• [TAREFA PROPOSTA] Reescreva o trecho sobre a vida em condomínio de "Arthemísia, estive alguns" a "após a aposentadoria.", trocando "Recife" por "Olinda".
#### TRECHO PARA LEITURA ####
Durante muito tempo esse tipo de gente me deixou indignada. Atualmente, tenho me sentido triste; acho que estou perdendo a esperança, ou estou simplesmente cansada. E, pelo que vejo entre os jovens classe média que conheço, não são diferentes em nada de seus pais.
Arthemísia, hoje não me indigno, nem me surpreendo. Seria um luxo surpreender-se com isso.
Vejo-me cansado; fatigado destes tipos e destes convívios. Principalmente por perceber – como disseste – que a coisa se replica à perfeição nos que veem aí.
Espero que não tenhamos que fugir pra outro lugar, baby,kkkkkk.
Andrei, li em algum site (não lembro qual) que você trabalhou no TRF5, é certo? Trabalho lá há um tempão, mas não lembro de você.
Mas, mestre… Você atrapalhou a festa de sua vizinha. KKKKKKKKKKKKKKKKKKKKKKKKKK. Imagine que algum dia num prédio no Catolé – não faz muito tempo – houvesse gentes que ouviram In my time of dying no que foi possível aumentar de um som potente. E não era no salão de festas. KKKKKKKKKKKKK
Kkkkkkkkkkkkk. Rapaz, pelo menos não foi na área comum.
Mas, o som estava bem comunalizado.
Arthemísia, estive alguns meses nesse tribunal mesmo. Faz muito tempo.
Viver em condomínio não é para qualquer um. Não sei se é porque, à medida que envelheço, me torno menos tolerante ao barulho, e barulho é algo comum em qualquer condomínio, por isso me mudei de um apartamento e hoje moro em uma casa.
Barulho é marca registrada dos condomínios. Salão de festas deveria ser proibido, já que é espaço residencial. As festas infantis são incríveis máquinas de ensurdecer crianças. Não sei porque fazem festas se as pessoas não podem conversar por causa da altura do som. Estou quase admitindo a ideia de ter que sair de Recife após a aposentadoria.
#### MATERIAL ####
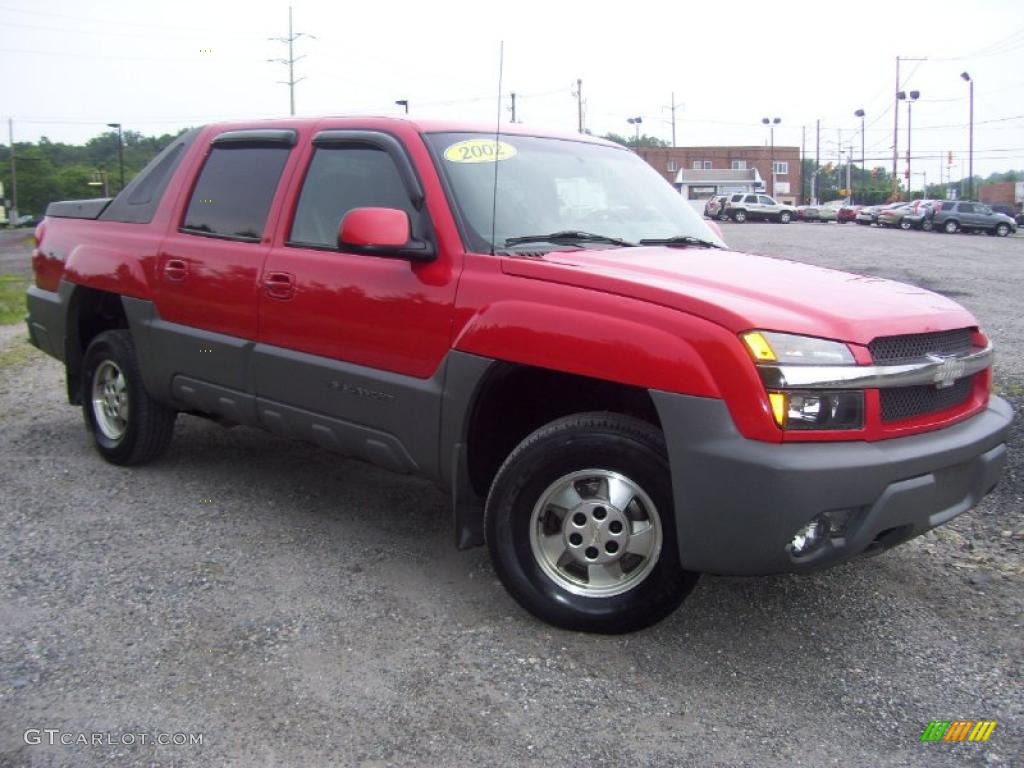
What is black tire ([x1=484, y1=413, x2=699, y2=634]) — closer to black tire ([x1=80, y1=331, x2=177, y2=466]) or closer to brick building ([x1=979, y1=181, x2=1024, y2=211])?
black tire ([x1=80, y1=331, x2=177, y2=466])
####
• [SOLUÇÃO DO PROBLEMA]
Arthemísia, estive alguns meses nesse tribunal mesmo. Faz muito tempo.
Viver em condomínio não é para qualquer um. Não sei se é porque, à medida que envelheço, me torno menos tolerante ao barulho, e barulho é algo comum em qualquer condomínio, por isso me mudei de um apartamento e hoje moro em uma casa.
Barulho é marca registrada dos condomínios. Salão de festas deveria ser proibido, já que é espaço residencial. As festas infantis são incríveis máquinas de ensurdecer crianças. Não sei porque fazem festas se as pessoas não podem conversar por causa da altura do som. Estou quase admitindo a ideia de ter que sair de Olinda após a aposentadoria.